Bozella to discuss wrongful imprisonment
Posted: April 19, 2011
LEWISBURG, Pa. — Dewey Bozella, who was wrongfully imprisoned for 26 years before being exonerated and released in 2009, will speak at Bucknell University on Thursday, April 28, at 7 p.m. in the Forum of the Elaine Langone Center.
The talk, "Freedom: One Man's Quest to Prove his Innocence," is free and open to the public. Sponsored in part by the Department of Sociology and Anthropology and the Meerwarth Lecture Series, it is supported by the Department of Political Science, the Center for Race, Ethnicity and Gender, and the Dean of Arts and Sciences.
In 1983, Bozella, a promising amateur boxer, was convicted of the 1977 murder of 92-year-old Emma Crapser in her Poughkeepsie, N.Y., apartment. Authorities said Bozella, who was 18 at the time, killed Crapser after she walked in on him burglarizing her apartment.
The conviction was overturned when an appeals court found blacks had been kept off the jury. Bozella was retried and convicted in 1990 and sentenced to 20 years to life in state prison.
Bozella, who continued to insist he was innocent, fought to have his conviction dismissed. He was denied parole on four separate occasions, because he refused to admit to a crime he didn't commit.
In 2007, after exhausting all of his appeals, Bozella convinced The Innocence Project to investigate his case, which led to a ruling in October 2009 by Supreme Court Justice James Rooney of Putnam County, N.Y. Rooney overturned Bozella's conviction, saying the Dutchess County district attorney had failed to disclose crucial evidence that would have proved Bozella's innocence. Since becoming a free man, Bozella has taken his message of hope and determination around the country.
Katherine McCoy, an assistant professor of sociology at Bucknell, has invited Bozella to speak as an extension of her Law and Society class, saying, "In an era of CSI and DNA evidence, it's easy to assume that justice is a perfect science, and that we always get the right guy.

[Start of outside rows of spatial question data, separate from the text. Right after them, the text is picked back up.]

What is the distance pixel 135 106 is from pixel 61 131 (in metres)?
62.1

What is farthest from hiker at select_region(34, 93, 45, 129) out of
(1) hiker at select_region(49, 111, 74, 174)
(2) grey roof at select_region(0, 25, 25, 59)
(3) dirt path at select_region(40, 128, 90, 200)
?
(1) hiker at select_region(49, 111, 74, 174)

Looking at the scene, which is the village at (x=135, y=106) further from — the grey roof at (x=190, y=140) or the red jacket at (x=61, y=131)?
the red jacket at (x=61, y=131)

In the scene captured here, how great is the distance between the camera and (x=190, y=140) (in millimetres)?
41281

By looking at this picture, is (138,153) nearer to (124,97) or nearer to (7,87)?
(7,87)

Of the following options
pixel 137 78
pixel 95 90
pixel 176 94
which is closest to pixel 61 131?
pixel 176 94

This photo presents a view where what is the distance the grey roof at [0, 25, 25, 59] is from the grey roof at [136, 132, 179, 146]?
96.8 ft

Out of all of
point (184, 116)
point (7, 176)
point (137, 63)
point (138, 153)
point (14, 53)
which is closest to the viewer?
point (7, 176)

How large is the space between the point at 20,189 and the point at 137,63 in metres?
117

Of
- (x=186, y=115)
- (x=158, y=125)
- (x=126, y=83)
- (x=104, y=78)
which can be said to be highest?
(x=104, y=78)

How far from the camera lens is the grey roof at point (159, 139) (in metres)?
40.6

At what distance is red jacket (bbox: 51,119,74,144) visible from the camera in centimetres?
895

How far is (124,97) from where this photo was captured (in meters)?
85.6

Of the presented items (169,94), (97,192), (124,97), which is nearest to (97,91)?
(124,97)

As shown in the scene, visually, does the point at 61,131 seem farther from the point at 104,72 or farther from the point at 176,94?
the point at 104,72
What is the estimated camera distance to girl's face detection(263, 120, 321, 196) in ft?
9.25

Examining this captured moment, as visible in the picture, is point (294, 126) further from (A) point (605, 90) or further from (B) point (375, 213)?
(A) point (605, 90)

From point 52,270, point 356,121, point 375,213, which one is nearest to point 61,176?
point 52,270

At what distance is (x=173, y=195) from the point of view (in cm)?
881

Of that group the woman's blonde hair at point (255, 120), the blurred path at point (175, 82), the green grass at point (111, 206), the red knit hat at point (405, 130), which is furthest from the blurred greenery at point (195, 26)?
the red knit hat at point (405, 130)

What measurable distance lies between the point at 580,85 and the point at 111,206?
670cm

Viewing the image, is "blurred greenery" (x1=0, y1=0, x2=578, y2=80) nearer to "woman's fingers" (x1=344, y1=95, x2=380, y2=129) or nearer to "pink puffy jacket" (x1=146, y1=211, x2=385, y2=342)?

"Mr. Bozella's powerful story highlights some of the tough questions still remaining in our overburdened criminal justice system. In these tough times, his message of courage and determination should inspire anyone facing seemingly impossible odds. We are honored to have him visit and speak to the community."
The Innocence Project was founded in 1992 by Barry C. Scheck and Peter J. Neufeld at the Benjamin N. Cardozo School of Law at Yeshiva University to assist prisoners who could be proven innocent through DNA testing. To date, 268 people in the United States have been exonerated by DNA testing, including 17 who served time on death row. These people served an average of 13 years in prison before exoneration and release.